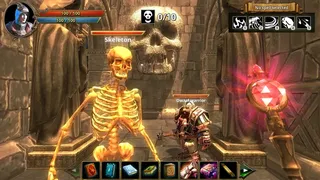 Скриншот 6 к игре Arcane Maelstrom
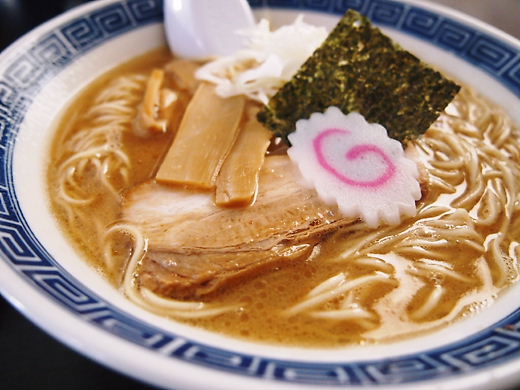 焼きあご豚骨ラーメン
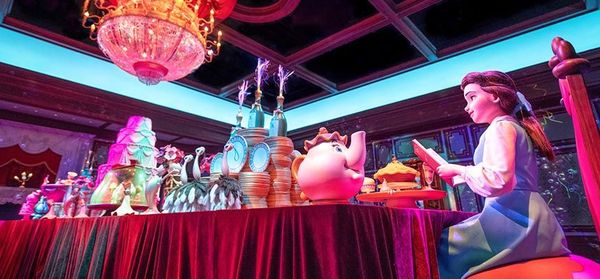 RUMOR: New “The Enchanted Tale of Beauty and the Beast” Attraction Opening in October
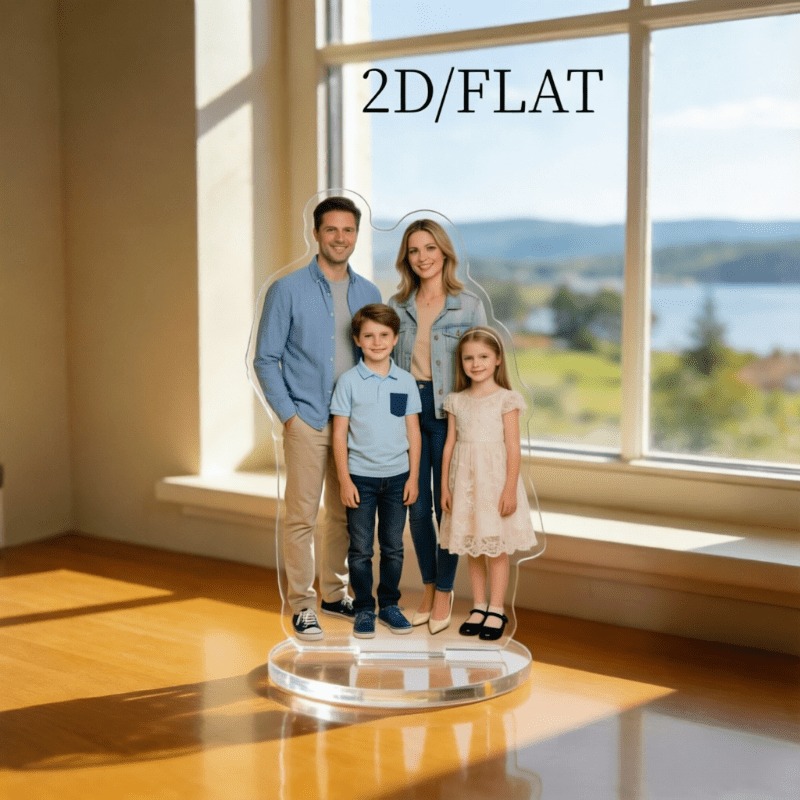 Create 2D/flat exclusive acryl - Desktop Laser Engraver review and price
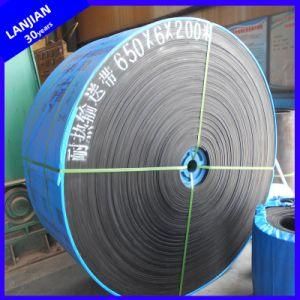 300 Degree Heat Resistant Rubber Conveyor Belt Ep150 1000*5 (6+3)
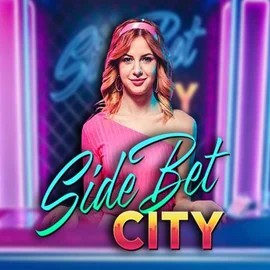 Official Live Casino logo: Side Bet City by Evolution at Gransino Casino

| PROBLEM DETAILS |
Leaving the images out, return every record exactly.

| RESPONSE TO THE TASK |
 Скриншот 6 к игре Arcane Maelstrom
 焼きあご豚骨ラーメン
 RUMOR: New “The Enchanted Tale of Beauty and the Beast” Attraction Opening in October
 Create 2D/flat exclusive acryl - Desktop Laser Engraver review and price
 300 Degree Heat Resistant Rubber Conveyor Belt Ep150 1000*5 (6+3)
 Official Live Casino logo: Side Bet City by Evolution at Gransino Casino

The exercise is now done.